Because most students at the time had never seen a real computer, it was designed as a simpler version of
FORTRAN II which didn't assume a mathematical background.
BASIC has since evolved into a number of dialects and formed other languages (including: VB, VB.NET, VBScript, ASP.NET, ASP, etc.), while BASIC has
become largely obsolete. Although it is still remembered as the first programming language of many.
pros
BASIC was designed as the name suggests to be an easy language that someone can understand or use without much if any experience in
programming. It utilizes lots of words as opposed to symbols, for example,
syntax for an "if then" statement(BASIC's if statement) is "if condition then process end if" (essentially English); for comparison, C++ uses
"if(condition){process}", which to a beginner might be harder to grasp. as opposed to C++ and other serious languages where it takes 50 lines
of code just to open a window, BASIC makes that much easier, in addition, it comes preloaded with geometry, (2D and 3D). Despite all of this
I would not recommend BASIC as a first programming language.
cons
Because of its simplicity, BASIC lacks many features you typically want in a programming language. Because BASIC was created in 1964, it is incapable of multi-tasking
in any form. You cannot attach files, or change the construct (unlike C++ and others). Although it was designed as a beginner language, it starts some bad habits, for example,
GOTO (BASIC's way of making up for it's lack of functions) isn't a good thing for practical programmers get comfortable with, as most other languages don't offer it
, and those which do offer it, have programmers who don't use it as it leads to spaghetti code. Hopping around a program in this manor is a recipe for disaster.
BASIC isn't object oriented, this is another reason that it is rarely used by serious programmers. By itself, BASIC is terrible as an
event-driven language, and dialects have been created to improve this.
My Experience with BASIC
BASIC was my first programming language. I started learning it when I was in 7th grade. I can't remember why I decided to learn it, but i think i found it
by searching "easy programming language", or something like that. I decided to learn it thinking that I could build on it, but by the time I moved on to my second language,
C++ I had no idea what a loop was (I only understood GOTO), and I didn't understand the if, elseif, else
structure. So I essentially had to start from scratch on C++. This is why I would never recommend BASIC to anyone who wants to be a programmer.

### Source data
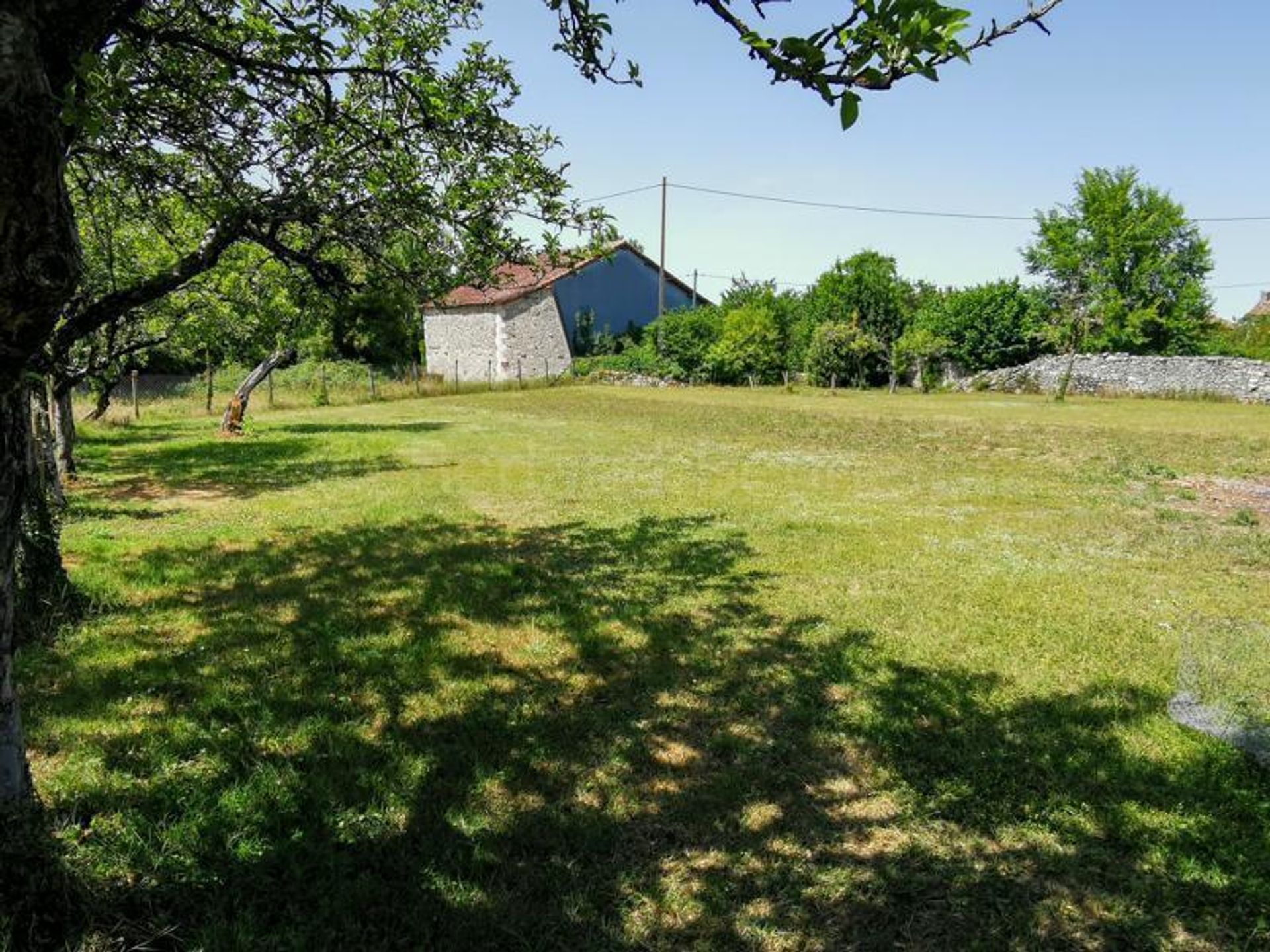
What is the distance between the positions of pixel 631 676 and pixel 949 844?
228 centimetres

### Problem set
a) In the passage on BASIC, condense the paragraph beginning "BASIC was designed as the name suggests" into a bulleted list that keeps its main facts.
b) Reproduce the passage on BASIC from "My Experience with" to "be a programmer.", swapping "7th grade" for "8th grade".

### Answers to the problems
a)
- BASIC was designed to be easy to understand and use with little or no programming experience.
- It uses words rather than symbols. Its if statement is "if condition then process end if," while C++ uses "if(condition){process}," which a beginner may find harder to grasp.
- C++ and other serious languages need 50 lines of code to open a window, but BASIC makes this much easier.
- BASIC comes preloaded with 2D and 3D geometry.
- Even so, the writer would not recommend BASIC as a first programming language.

b)
My Experience with BASIC
BASIC was my first programming language. I started learning it when I was in 8th grade. I can't remember why I decided to learn it, but i think i found it
by searching "easy programming language", or something like that. I decided to learn it thinking that I could build on it, but by the time I moved on to my second language,
C++ I had no idea what a loop was (I only understood GOTO), and I didn't understand the if, elseif, else
structure. So I essentially had to start from scratch on C++. This is why I would never recommend BASIC to anyone who wants to be a programmer.